2024 European Parliament election in Denmark
- All 15 Danish seats in the European Parliament
- Turnout: 58.25%
- This lists parties that won seats. See the complete results below.
| Party |  | Lead candidate | Vote % | Seats | +/– |
|  | Green Left | Kira Peter-Hansen | 17.42 | 3 | +1 |
|  | Social Democrats | Christel Schaldemose | 15.57 | 3 | 0 |
|  | Venstre | Morten Løkkegaard | 14.72 | 2 | −2 |
|  | Conservatives | Niels Flemming Hansen | 8.84 | 1 | 0 |
|  | Denmark Democrats | Kristoffer Hjort Storm | 7.39 | 1 | New |
|  | Social Liberals | Sigrid Friis Frederiksen | 7.08 | 1 | −1 |
|  | Red–Green Alliance | Per Clausen | 7.04 | 1 | 0 |
|  | Liberal Alliance | Henrik Dahl | 6.95 | 1 | +1 |
|  | DPP | Anders Vistisen | 6.37 | 1 | 0 |
|  | Moderates | Stine Bosse | 5.95 | 1 | New |

= 2024 European Parliament election in Denmark =

The 2024 European Parliament election in Denmark was held on 9 June 2024. The elections were held as part of the wider 2024 European Parliament election, but did not take place in the Faroe Islands and Greenland, which are not part of the European Union.^{da}

== Background ==
In February 2023, the European Parliament's Committee on Constitutional Affairs of the European Parliament (AFCO) released a draft report by Lóránt Vincze and Sandro Gozi on the composition of the European Parliament in order to respect the principle of degressive proportionality (enshrined in the TEU). It was approved by both the AFCO on 12 June 2023, as well as EP plenary on 15 June. The final report was adopted by the European Council on 22 September 2023. With its implementation, Denmark was allocated an additional seat for the European Parliament elections, changing the number from 14 to 15.

On 31 March 2023, Christel Schaldemose was nominated as the main candidate of the Social Democrats. On 15 April 2023, Henrik Dahl announced his candidacy for Liberal Alliance. On 22 April 2023, Morten Løkkegaard was nominated as the main candidate for Venstre.

On 26 May 2023, an electoral alliance was announced between the Social Democrats, Green Left, and The Alternative.

# Record list
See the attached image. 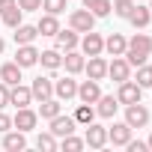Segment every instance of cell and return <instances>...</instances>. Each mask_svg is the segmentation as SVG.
Wrapping results in <instances>:
<instances>
[{"label": "cell", "mask_w": 152, "mask_h": 152, "mask_svg": "<svg viewBox=\"0 0 152 152\" xmlns=\"http://www.w3.org/2000/svg\"><path fill=\"white\" fill-rule=\"evenodd\" d=\"M57 39V51H72V48H78V30H57L54 33Z\"/></svg>", "instance_id": "cell-18"}, {"label": "cell", "mask_w": 152, "mask_h": 152, "mask_svg": "<svg viewBox=\"0 0 152 152\" xmlns=\"http://www.w3.org/2000/svg\"><path fill=\"white\" fill-rule=\"evenodd\" d=\"M0 18H3V24H6V27H12V30H15L18 24H24V21H21V18H24V9H21V6L15 3L12 9H6V12L0 15Z\"/></svg>", "instance_id": "cell-29"}, {"label": "cell", "mask_w": 152, "mask_h": 152, "mask_svg": "<svg viewBox=\"0 0 152 152\" xmlns=\"http://www.w3.org/2000/svg\"><path fill=\"white\" fill-rule=\"evenodd\" d=\"M15 3H18L24 12H36V9H42V0H15Z\"/></svg>", "instance_id": "cell-36"}, {"label": "cell", "mask_w": 152, "mask_h": 152, "mask_svg": "<svg viewBox=\"0 0 152 152\" xmlns=\"http://www.w3.org/2000/svg\"><path fill=\"white\" fill-rule=\"evenodd\" d=\"M152 54V36H146V33H137L134 39H128V45H125V60H128V66L131 69H137V66H143L146 63V57Z\"/></svg>", "instance_id": "cell-1"}, {"label": "cell", "mask_w": 152, "mask_h": 152, "mask_svg": "<svg viewBox=\"0 0 152 152\" xmlns=\"http://www.w3.org/2000/svg\"><path fill=\"white\" fill-rule=\"evenodd\" d=\"M69 27L72 30H78V33H90L93 27H96V15L84 6V9H75L72 15H69Z\"/></svg>", "instance_id": "cell-2"}, {"label": "cell", "mask_w": 152, "mask_h": 152, "mask_svg": "<svg viewBox=\"0 0 152 152\" xmlns=\"http://www.w3.org/2000/svg\"><path fill=\"white\" fill-rule=\"evenodd\" d=\"M125 122H128L131 128H146V125H149V110H146V104H140V102L125 104Z\"/></svg>", "instance_id": "cell-3"}, {"label": "cell", "mask_w": 152, "mask_h": 152, "mask_svg": "<svg viewBox=\"0 0 152 152\" xmlns=\"http://www.w3.org/2000/svg\"><path fill=\"white\" fill-rule=\"evenodd\" d=\"M140 93H143V87H137V84L128 78V81L119 84V90H116V102H119V104H134V102H140Z\"/></svg>", "instance_id": "cell-5"}, {"label": "cell", "mask_w": 152, "mask_h": 152, "mask_svg": "<svg viewBox=\"0 0 152 152\" xmlns=\"http://www.w3.org/2000/svg\"><path fill=\"white\" fill-rule=\"evenodd\" d=\"M3 51H6V42H3V39H0V54H3Z\"/></svg>", "instance_id": "cell-42"}, {"label": "cell", "mask_w": 152, "mask_h": 152, "mask_svg": "<svg viewBox=\"0 0 152 152\" xmlns=\"http://www.w3.org/2000/svg\"><path fill=\"white\" fill-rule=\"evenodd\" d=\"M81 3H84V6H87V9H90V6H93V3H96V0H81Z\"/></svg>", "instance_id": "cell-41"}, {"label": "cell", "mask_w": 152, "mask_h": 152, "mask_svg": "<svg viewBox=\"0 0 152 152\" xmlns=\"http://www.w3.org/2000/svg\"><path fill=\"white\" fill-rule=\"evenodd\" d=\"M149 12H152V0H149Z\"/></svg>", "instance_id": "cell-44"}, {"label": "cell", "mask_w": 152, "mask_h": 152, "mask_svg": "<svg viewBox=\"0 0 152 152\" xmlns=\"http://www.w3.org/2000/svg\"><path fill=\"white\" fill-rule=\"evenodd\" d=\"M54 96L60 102H69L78 96V81H72V78H63V81H54Z\"/></svg>", "instance_id": "cell-15"}, {"label": "cell", "mask_w": 152, "mask_h": 152, "mask_svg": "<svg viewBox=\"0 0 152 152\" xmlns=\"http://www.w3.org/2000/svg\"><path fill=\"white\" fill-rule=\"evenodd\" d=\"M12 6H15V0H0V15H3L6 9H12Z\"/></svg>", "instance_id": "cell-40"}, {"label": "cell", "mask_w": 152, "mask_h": 152, "mask_svg": "<svg viewBox=\"0 0 152 152\" xmlns=\"http://www.w3.org/2000/svg\"><path fill=\"white\" fill-rule=\"evenodd\" d=\"M36 36H39V30L33 24H18L15 27V45H30Z\"/></svg>", "instance_id": "cell-25"}, {"label": "cell", "mask_w": 152, "mask_h": 152, "mask_svg": "<svg viewBox=\"0 0 152 152\" xmlns=\"http://www.w3.org/2000/svg\"><path fill=\"white\" fill-rule=\"evenodd\" d=\"M125 45H128V39H125L122 33H110V36L104 39V51H107L110 57H122V54H125Z\"/></svg>", "instance_id": "cell-20"}, {"label": "cell", "mask_w": 152, "mask_h": 152, "mask_svg": "<svg viewBox=\"0 0 152 152\" xmlns=\"http://www.w3.org/2000/svg\"><path fill=\"white\" fill-rule=\"evenodd\" d=\"M81 51H84V57H96V54L104 51V39H102L96 30H90V33H84V39H81Z\"/></svg>", "instance_id": "cell-10"}, {"label": "cell", "mask_w": 152, "mask_h": 152, "mask_svg": "<svg viewBox=\"0 0 152 152\" xmlns=\"http://www.w3.org/2000/svg\"><path fill=\"white\" fill-rule=\"evenodd\" d=\"M9 128H12V116H6L3 110H0V134H6Z\"/></svg>", "instance_id": "cell-39"}, {"label": "cell", "mask_w": 152, "mask_h": 152, "mask_svg": "<svg viewBox=\"0 0 152 152\" xmlns=\"http://www.w3.org/2000/svg\"><path fill=\"white\" fill-rule=\"evenodd\" d=\"M42 9L51 15H60V12H66V0H42Z\"/></svg>", "instance_id": "cell-35"}, {"label": "cell", "mask_w": 152, "mask_h": 152, "mask_svg": "<svg viewBox=\"0 0 152 152\" xmlns=\"http://www.w3.org/2000/svg\"><path fill=\"white\" fill-rule=\"evenodd\" d=\"M128 21H131L137 30L149 27V21H152V12H149V6H134V9L128 12Z\"/></svg>", "instance_id": "cell-23"}, {"label": "cell", "mask_w": 152, "mask_h": 152, "mask_svg": "<svg viewBox=\"0 0 152 152\" xmlns=\"http://www.w3.org/2000/svg\"><path fill=\"white\" fill-rule=\"evenodd\" d=\"M30 93H33V99L36 102H45V99H51L54 96V81L51 78H33V87H30Z\"/></svg>", "instance_id": "cell-13"}, {"label": "cell", "mask_w": 152, "mask_h": 152, "mask_svg": "<svg viewBox=\"0 0 152 152\" xmlns=\"http://www.w3.org/2000/svg\"><path fill=\"white\" fill-rule=\"evenodd\" d=\"M57 113H60V99H57V96L39 102V116H42V119H54Z\"/></svg>", "instance_id": "cell-27"}, {"label": "cell", "mask_w": 152, "mask_h": 152, "mask_svg": "<svg viewBox=\"0 0 152 152\" xmlns=\"http://www.w3.org/2000/svg\"><path fill=\"white\" fill-rule=\"evenodd\" d=\"M99 107H96V113L99 116H104V119H110L116 110H119V102H116V96H99V102H96Z\"/></svg>", "instance_id": "cell-22"}, {"label": "cell", "mask_w": 152, "mask_h": 152, "mask_svg": "<svg viewBox=\"0 0 152 152\" xmlns=\"http://www.w3.org/2000/svg\"><path fill=\"white\" fill-rule=\"evenodd\" d=\"M131 131H134V128H131L128 122H113V125L107 128V140H110L113 146H125V143L131 140Z\"/></svg>", "instance_id": "cell-11"}, {"label": "cell", "mask_w": 152, "mask_h": 152, "mask_svg": "<svg viewBox=\"0 0 152 152\" xmlns=\"http://www.w3.org/2000/svg\"><path fill=\"white\" fill-rule=\"evenodd\" d=\"M134 9V3H131V0H113V15H119V18H128V12Z\"/></svg>", "instance_id": "cell-34"}, {"label": "cell", "mask_w": 152, "mask_h": 152, "mask_svg": "<svg viewBox=\"0 0 152 152\" xmlns=\"http://www.w3.org/2000/svg\"><path fill=\"white\" fill-rule=\"evenodd\" d=\"M39 63H42V69L57 72V69L63 66V57H60V51H57V48H48V51H42V54H39Z\"/></svg>", "instance_id": "cell-24"}, {"label": "cell", "mask_w": 152, "mask_h": 152, "mask_svg": "<svg viewBox=\"0 0 152 152\" xmlns=\"http://www.w3.org/2000/svg\"><path fill=\"white\" fill-rule=\"evenodd\" d=\"M125 146H128V152H146V149H149V146H146L143 140H128Z\"/></svg>", "instance_id": "cell-37"}, {"label": "cell", "mask_w": 152, "mask_h": 152, "mask_svg": "<svg viewBox=\"0 0 152 152\" xmlns=\"http://www.w3.org/2000/svg\"><path fill=\"white\" fill-rule=\"evenodd\" d=\"M84 72L93 81H104L107 78V60L102 54H96V57H90V63H84Z\"/></svg>", "instance_id": "cell-9"}, {"label": "cell", "mask_w": 152, "mask_h": 152, "mask_svg": "<svg viewBox=\"0 0 152 152\" xmlns=\"http://www.w3.org/2000/svg\"><path fill=\"white\" fill-rule=\"evenodd\" d=\"M36 122H39V113L36 110H30V107H18V113L12 116V128H18V131H33L36 128Z\"/></svg>", "instance_id": "cell-4"}, {"label": "cell", "mask_w": 152, "mask_h": 152, "mask_svg": "<svg viewBox=\"0 0 152 152\" xmlns=\"http://www.w3.org/2000/svg\"><path fill=\"white\" fill-rule=\"evenodd\" d=\"M149 90H152V87H149Z\"/></svg>", "instance_id": "cell-45"}, {"label": "cell", "mask_w": 152, "mask_h": 152, "mask_svg": "<svg viewBox=\"0 0 152 152\" xmlns=\"http://www.w3.org/2000/svg\"><path fill=\"white\" fill-rule=\"evenodd\" d=\"M110 9H113V0H96V3L90 6V12H93L96 18H107Z\"/></svg>", "instance_id": "cell-32"}, {"label": "cell", "mask_w": 152, "mask_h": 152, "mask_svg": "<svg viewBox=\"0 0 152 152\" xmlns=\"http://www.w3.org/2000/svg\"><path fill=\"white\" fill-rule=\"evenodd\" d=\"M99 96H102V87H99V81H84V84H78V99L84 102V104H96L99 102Z\"/></svg>", "instance_id": "cell-12"}, {"label": "cell", "mask_w": 152, "mask_h": 152, "mask_svg": "<svg viewBox=\"0 0 152 152\" xmlns=\"http://www.w3.org/2000/svg\"><path fill=\"white\" fill-rule=\"evenodd\" d=\"M72 116H75V122H78V125H90V122L96 119V107H93V104H84V102H81V104H78V110H75Z\"/></svg>", "instance_id": "cell-28"}, {"label": "cell", "mask_w": 152, "mask_h": 152, "mask_svg": "<svg viewBox=\"0 0 152 152\" xmlns=\"http://www.w3.org/2000/svg\"><path fill=\"white\" fill-rule=\"evenodd\" d=\"M6 104H9V87H6L3 81H0V110H3Z\"/></svg>", "instance_id": "cell-38"}, {"label": "cell", "mask_w": 152, "mask_h": 152, "mask_svg": "<svg viewBox=\"0 0 152 152\" xmlns=\"http://www.w3.org/2000/svg\"><path fill=\"white\" fill-rule=\"evenodd\" d=\"M134 84H137V87H143V90H146V87H152V66H146V63H143V66H137V81H134Z\"/></svg>", "instance_id": "cell-33"}, {"label": "cell", "mask_w": 152, "mask_h": 152, "mask_svg": "<svg viewBox=\"0 0 152 152\" xmlns=\"http://www.w3.org/2000/svg\"><path fill=\"white\" fill-rule=\"evenodd\" d=\"M3 149H9V152H21V149H27V137H24V131H6L3 134Z\"/></svg>", "instance_id": "cell-21"}, {"label": "cell", "mask_w": 152, "mask_h": 152, "mask_svg": "<svg viewBox=\"0 0 152 152\" xmlns=\"http://www.w3.org/2000/svg\"><path fill=\"white\" fill-rule=\"evenodd\" d=\"M30 102H33L30 87H21V84L9 87V104H15V107H30Z\"/></svg>", "instance_id": "cell-16"}, {"label": "cell", "mask_w": 152, "mask_h": 152, "mask_svg": "<svg viewBox=\"0 0 152 152\" xmlns=\"http://www.w3.org/2000/svg\"><path fill=\"white\" fill-rule=\"evenodd\" d=\"M84 63H87V60H84V51H75V48L66 51V57H63V66H66L69 75H81V72H84Z\"/></svg>", "instance_id": "cell-17"}, {"label": "cell", "mask_w": 152, "mask_h": 152, "mask_svg": "<svg viewBox=\"0 0 152 152\" xmlns=\"http://www.w3.org/2000/svg\"><path fill=\"white\" fill-rule=\"evenodd\" d=\"M36 146H39L42 152H54V149H57V137H54L51 131H42V134L36 137Z\"/></svg>", "instance_id": "cell-31"}, {"label": "cell", "mask_w": 152, "mask_h": 152, "mask_svg": "<svg viewBox=\"0 0 152 152\" xmlns=\"http://www.w3.org/2000/svg\"><path fill=\"white\" fill-rule=\"evenodd\" d=\"M0 81H3L6 87L21 84V66L18 63H3V66H0Z\"/></svg>", "instance_id": "cell-19"}, {"label": "cell", "mask_w": 152, "mask_h": 152, "mask_svg": "<svg viewBox=\"0 0 152 152\" xmlns=\"http://www.w3.org/2000/svg\"><path fill=\"white\" fill-rule=\"evenodd\" d=\"M63 152H81L87 143L81 140V137H75V134H66V137H60V143H57Z\"/></svg>", "instance_id": "cell-30"}, {"label": "cell", "mask_w": 152, "mask_h": 152, "mask_svg": "<svg viewBox=\"0 0 152 152\" xmlns=\"http://www.w3.org/2000/svg\"><path fill=\"white\" fill-rule=\"evenodd\" d=\"M87 128V134H84V143L90 146V149H102L104 143H107V128L104 125H96V122H90V125H84Z\"/></svg>", "instance_id": "cell-6"}, {"label": "cell", "mask_w": 152, "mask_h": 152, "mask_svg": "<svg viewBox=\"0 0 152 152\" xmlns=\"http://www.w3.org/2000/svg\"><path fill=\"white\" fill-rule=\"evenodd\" d=\"M75 128H78V122H75V116H63V113H57L54 119H51V134L54 137H66V134H75Z\"/></svg>", "instance_id": "cell-7"}, {"label": "cell", "mask_w": 152, "mask_h": 152, "mask_svg": "<svg viewBox=\"0 0 152 152\" xmlns=\"http://www.w3.org/2000/svg\"><path fill=\"white\" fill-rule=\"evenodd\" d=\"M146 146H149V149H152V134H149V140H146Z\"/></svg>", "instance_id": "cell-43"}, {"label": "cell", "mask_w": 152, "mask_h": 152, "mask_svg": "<svg viewBox=\"0 0 152 152\" xmlns=\"http://www.w3.org/2000/svg\"><path fill=\"white\" fill-rule=\"evenodd\" d=\"M15 63H18L21 69H30V66L39 63V51L33 48V42H30V45H18V51H15Z\"/></svg>", "instance_id": "cell-14"}, {"label": "cell", "mask_w": 152, "mask_h": 152, "mask_svg": "<svg viewBox=\"0 0 152 152\" xmlns=\"http://www.w3.org/2000/svg\"><path fill=\"white\" fill-rule=\"evenodd\" d=\"M36 30H39L42 36H54V33L60 30V21H57V15H51V12H48V15H42V18H39V24H36Z\"/></svg>", "instance_id": "cell-26"}, {"label": "cell", "mask_w": 152, "mask_h": 152, "mask_svg": "<svg viewBox=\"0 0 152 152\" xmlns=\"http://www.w3.org/2000/svg\"><path fill=\"white\" fill-rule=\"evenodd\" d=\"M107 78H113L116 84H122V81L131 78V66H128L125 57H113V63H107Z\"/></svg>", "instance_id": "cell-8"}]
</instances>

# Exercises to complete
1. According to the article on Denmark's 2024 European Parliament election, on what date was the election held?
2. Summarize the article on Denmark's 2024 European Parliament election in two sentences.
3. Go on with the article on Denmark's 2024 European Parliament election, picking up after its last sentence.
None of the material above is needed for these tasks.

# Outputs for the tasks
1. It was held on 9 June 2024.

2. Denmark's 2024 European Parliament election took place on 9 June 2024 as part of the wider 2024 European Parliament election, though not in the Faroe Islands and Greenland, which are outside the European Union. A change to the Parliament's composition, adopted by the European Council on 22 September 2023, raised Denmark's seats from 14 to 15, and during 2023 several parties named their main candidates while the Social Democrats, Green Left, and The Alternative formed an electoral alliance.

3.
On 16 October 2023, an electoral alliance was announced between the Conservatives and Liberal Alliance

On 7 January 2024, Martin Lidegaard revealed, possibly by mistake, that the Social Liberals wished to join an electoral alliance with Venstre. On 16 January 2024, sources of Altinget said that the two parties and the Moderates would join an electoral alliance. It was officially announced on 26 January 2024.

On 10 January 2024, Pernille Vermund announced that New Right and its parliamentary group would be dissolved, which caused the party to lose ballot access. On 8 March 2024, it gave up on contesting the election.

==Electoral system==
15 members of the European Parliament will be elected in Denmark through a single constituency, using the D'Hondt method. Parties can choose to either use open list or mostly closed list. Unlike in parliamentary elections, but similarly to local elections, electoral alliances are allowed.

To be an eligible voter one must be at least 18 years old and meet one of the following requirements:
- Danish citizenship and permanent residence in Denmark or another EU member state;
or
- citizenship in another EU member state and resident in Denmark.
To contest the election, a party must either have earned representation at the previous parliamentary election and still be represented in the Folketing 9 weeks before the election date (7 April 2024), or earned representation at the previous European Parliament election in Denmark and still be represented in the European Parliament 9 weeks before the election date. If none of these criteria are met, a party must collect voter signatures from a number of voters equal to at least 2% of the valid votes at the last parliamentary election (70,680). The signatures must be submitted at latest 11 weeks before the election date (24 March 2024).

The election used the 92 Folketing nomination districts for administrative and statistical purposes, but they had no impact on the distribution of seats as Denmark forms a single nationwide constituency for European Parliament elections.

== Outgoing delegation ==
The table shows the detailed composition of the Danish seats at the European Parliament as of April 2024.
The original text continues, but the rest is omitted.